Ma la creta è un prezioso alleato della fantasia, la fedele compagna di scultori alle prime armi ed esperti ceramisti.
Non vogliamo qui entrare nei dettagli tecnici, ma esplorare differenze, affinità e specifiche caratteristiche delle principali tipologie di ceramica artistica toscana.
1) La terracotta invetriata della Valdichiana = Attraverso un processo simile alla fossilizzazione, gli impasti argillosi acquistano una straordinaria resistenza. Il Vasari sintetizza così questa particolare tecnica: “una coperta d’invetriato addosso, fatto con stagno, terra ghetta, antimonio et altri minerali e misture, cotte al fuoco d’una fornace a posta […] faceva l’opere di terra quasi eterne”. E aveva ragione il Vasari a parlare di eternità: le ceramiche che ancora oggi possiamo ammirare su edifici storici, porticati e chiese hanno più di 600 anni e non hanno risentito del tempo che passa né delle intemperie.

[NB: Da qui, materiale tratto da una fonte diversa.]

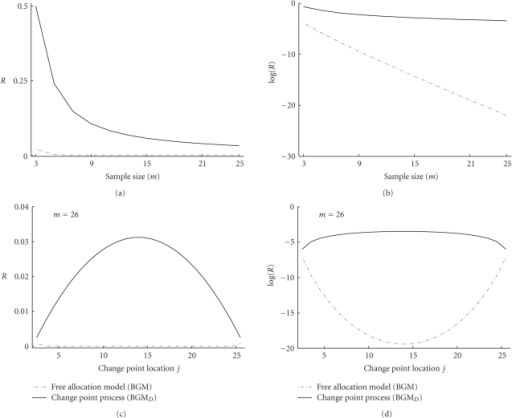 Prior probability ratios between the heterogeneous and the homogeneous state for (i) varying time series length m ((a) and (b)) and (ii) varying segment length proportions ((c) and (d)). (a) and (b): prior probability ratio R between (i) the heterogeneous state that consists of two equally-spaced segments t2,…, t⌊m/2⌋+1 and t⌊m/2⌋+2,…, tm and (ii) the homogeneous state consisting of one single segment t2,…, tm. The prior probability ratios (vertical axis) are plotted in dependence on the time series length m = 3,5, 7,…, 25 (horizontal axis). The prior probability ratio was defined in (19). For clarity the logarithmic prior probability ratios are plotted in (b). (c) and (d): prior probability ratio R for a time series of length m = 26 between (i) the heterogeneous state with two segments t2,…, tj and tj+1,…, tm and (ii) the homogeneous state consisting of one single segment t2,…, tm only. The prior probability ratios (vertical axis) are plotted in dependence on the changepoint location (horizontal axis). For the sake of clarity the logarithmic prior probability ratios are plotted in (b). See text for further details.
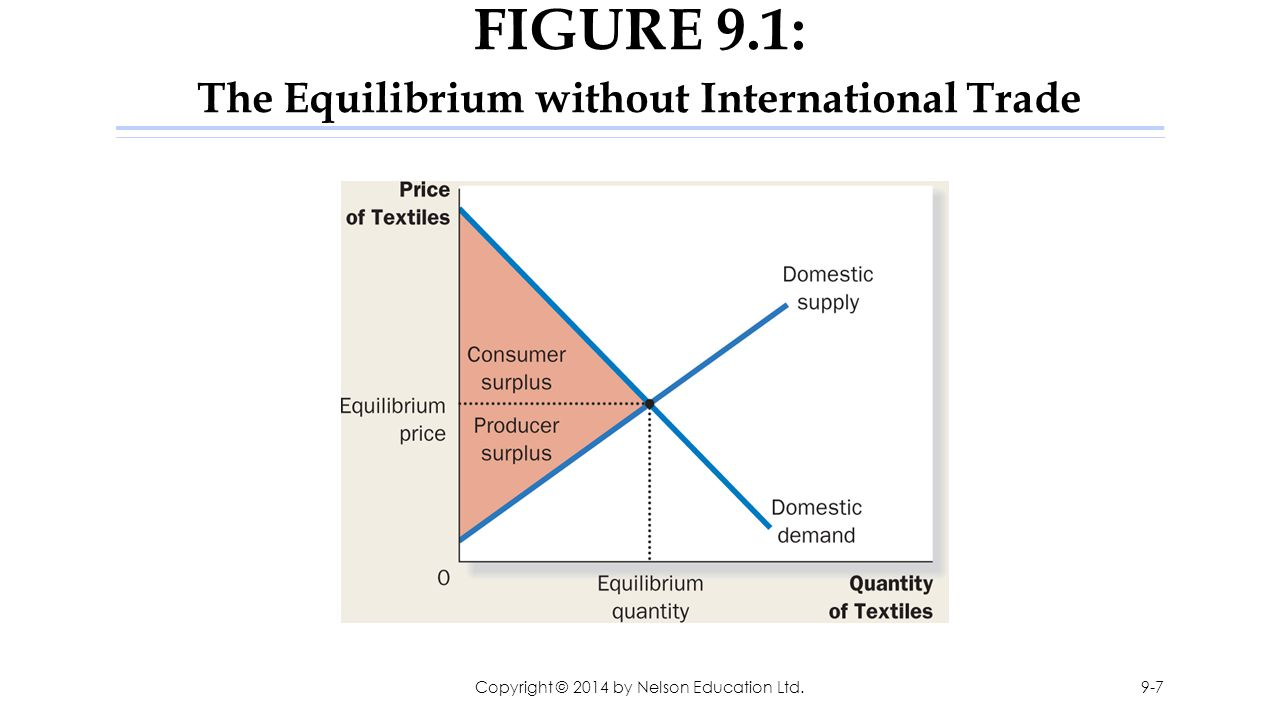FIGURE 9.1: The Equilibrium without International Trade Copyright © 2014 by Nelson Education Ltd.9-7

La storia vuole che i della Robbia affinarono la tecnica e custodirono a lungo l’alchimia di questa misteriosa lavorazione. In realtà non era tutta farina del loro sacco: si trattò di un lungo “passaparola” che dall’Oriente raggiunse l’Europa tramite i bizantini, i romani e i mori. Ciò che ha reso questi artisti tanto famosi è…che pensarono e agirono da artisti. Elevarono una lavorazione legata ad utensili e oggetti funzionali a qualcosa di più impalpabile e nobile. Qualcosa che si traduce ancora nella ricerca espressiva degli artigiani della Valdichiana.
A partire dal ‘700 la produzione locale di terrecotte si è svincolata da finalità esclusivamente pratiche per dedicarsi a forme e moduli ornamentali più sofisticati. Gli esemplari dunque si distinguono per: uno stile decorativo affine alla tradizione iconografica orvietana e viterbese (graticci, volute, geometrie, motivi vegetali e raffigurazioni animali), una prevalenza di tonalità giallo napoli, verde ramina, bruno manganese, ornati a traforo e a rilievo.

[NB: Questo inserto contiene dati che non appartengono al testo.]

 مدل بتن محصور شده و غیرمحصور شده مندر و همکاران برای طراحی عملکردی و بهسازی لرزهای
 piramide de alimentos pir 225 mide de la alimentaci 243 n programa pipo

2) Il cotto dell’Impruneta = La ricetta è semplice: basta impastare argilla imprunetina, acqua e sabbia. Ma la magia avviene dopo, durante le fasi di pressatura, essiccamento e cottura. Basta la combinazione di 4 elementi, acqua, terra, aria, fuoco, per creare un prodotto completo: resistente agli urti, alle alte temperature, al gelo, agli sbalzi termici, al salmastro e al cloro, incombustibile, adatta a sostenere ampie misure volumetriche e dall’inconfondibile colore. Un rosso che si stempera nell’arancio e nel rosa.
Fin dal Medioevo nel territorio dell’Impruneta assistiamo alla specializzazione nella fabbricazione di orci senza bocche a versatoio, brocche e anfore per contenere ingenti quantità di olio e vino, embrici, mattoni, coperture dei tetti, pavimentazioni. La tecnica più praticata era quella “a colombino” (la sovrapposizione di cordoncini di argilla) “a calco” (la pressatura dell’argilla contro la parete interna della matrice). Ad oggi l’artigianato imprunetino preserva l’equilibrio estetico e funzionale dei manufatti in cotto: conche per giardini, fioriere, vasi da limone, ornamenti per esterni, scale, rivestimenti e statue.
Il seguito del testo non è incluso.